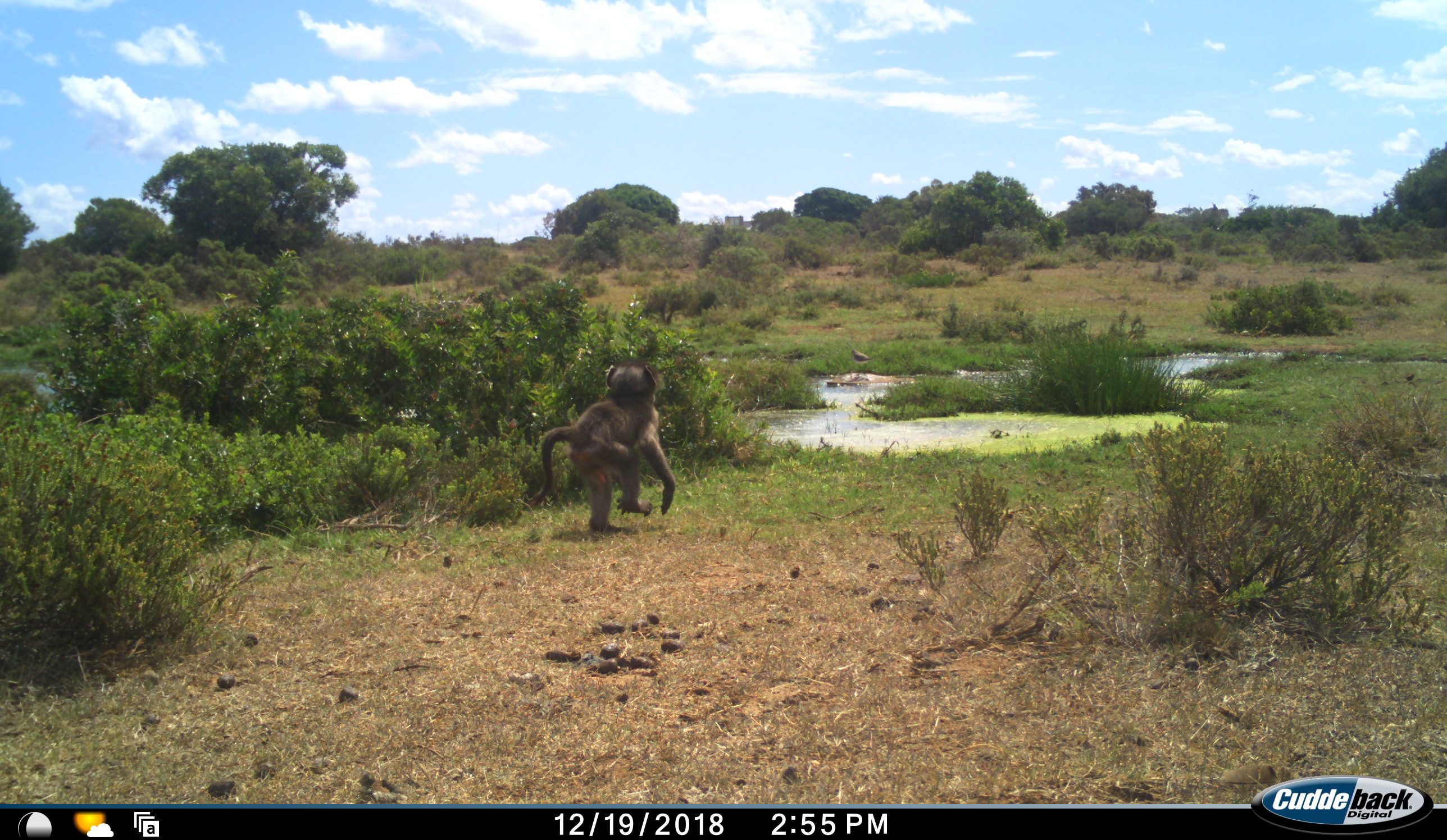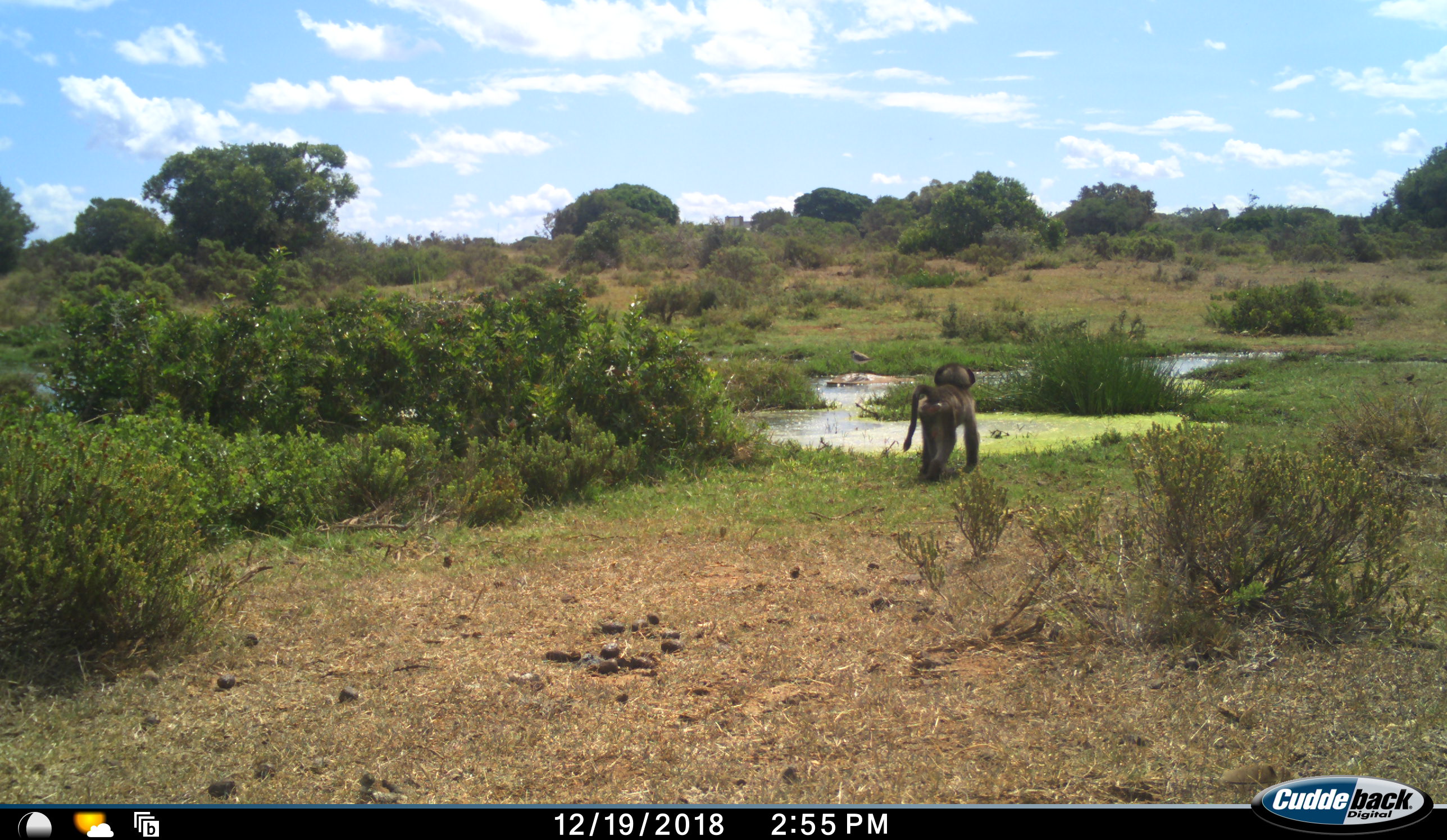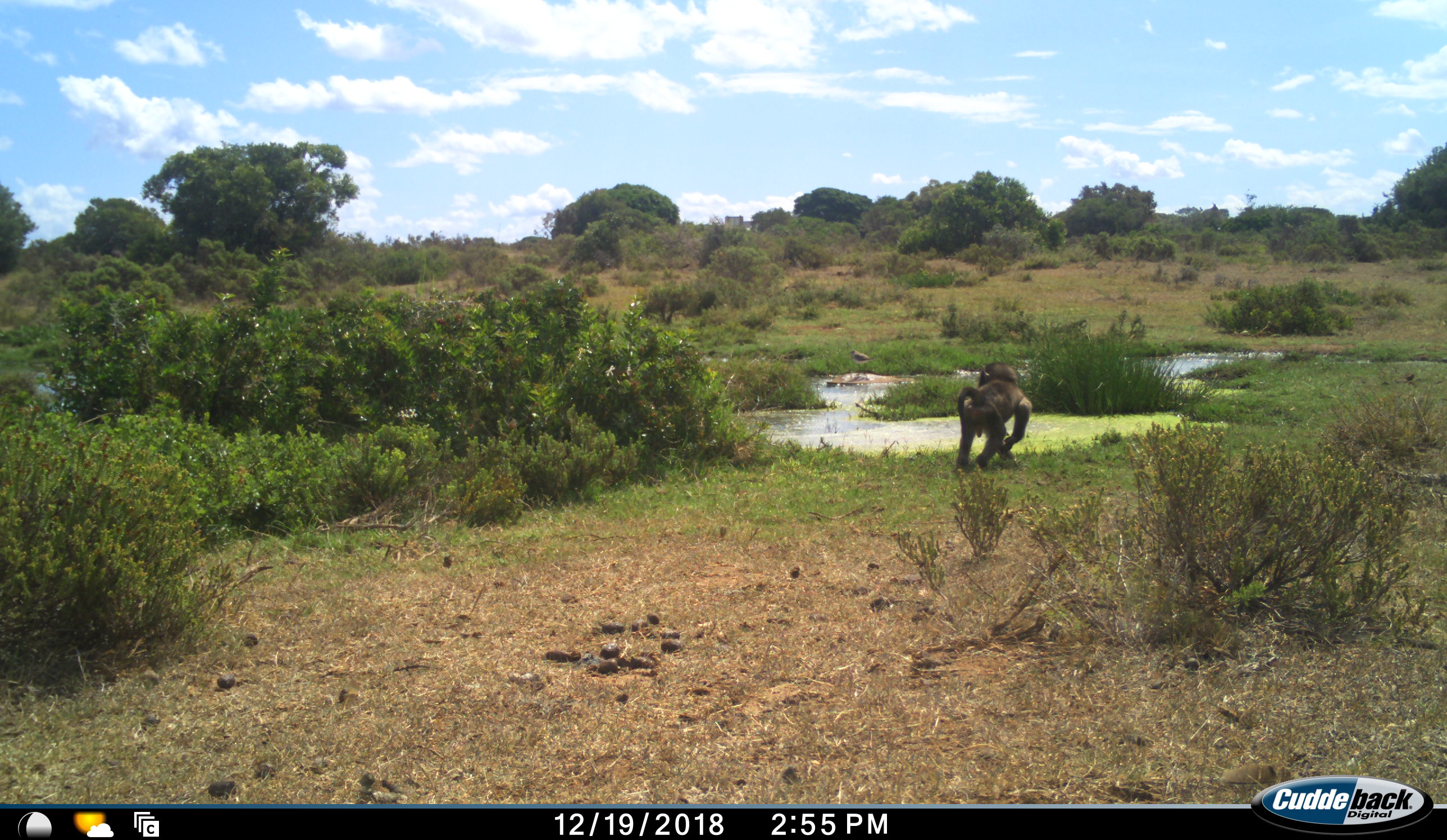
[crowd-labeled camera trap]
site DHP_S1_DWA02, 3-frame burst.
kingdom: Animalia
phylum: Chordata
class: Mammalia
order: Primates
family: Cercopithecidae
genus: Papio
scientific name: Papio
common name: baboon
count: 1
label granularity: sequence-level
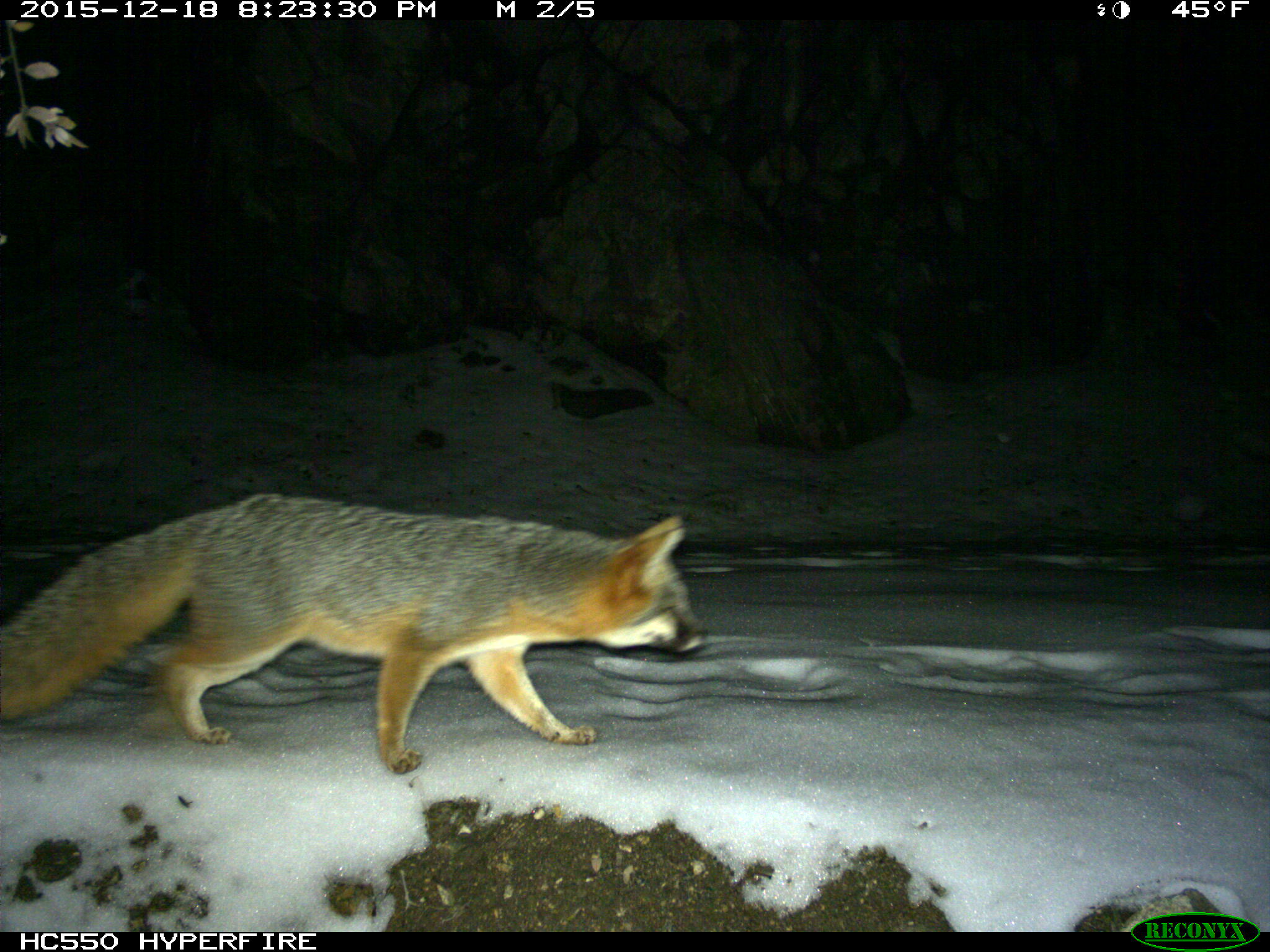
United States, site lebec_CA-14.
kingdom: Animalia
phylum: Chordata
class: Mammalia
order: Carnivora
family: Canidae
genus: Urocyon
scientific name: Urocyon cinereoargenteus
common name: gray fox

* [What to do]:
Please ensure that the data above is repeated exactly, with no pictures in the copy.

* [Expected answer]:
[crowd-labeled camera trap]
site DHP_S1_DWA02, 3-frame burst.
kingdom: Animalia
phylum: Chordata
class: Mammalia
order: Primates
family: Cercopithecidae
genus: Papio
scientific name: Papio
common name: baboon
count: 1
label granularity: sequence-level
United States, site lebec_CA-14.
kingdom: Animalia
phylum: Chordata
class: Mammalia
order: Carnivora
family: Canidae
genus: Urocyon
scientific name: Urocyon cinereoargenteus
common name: gray fox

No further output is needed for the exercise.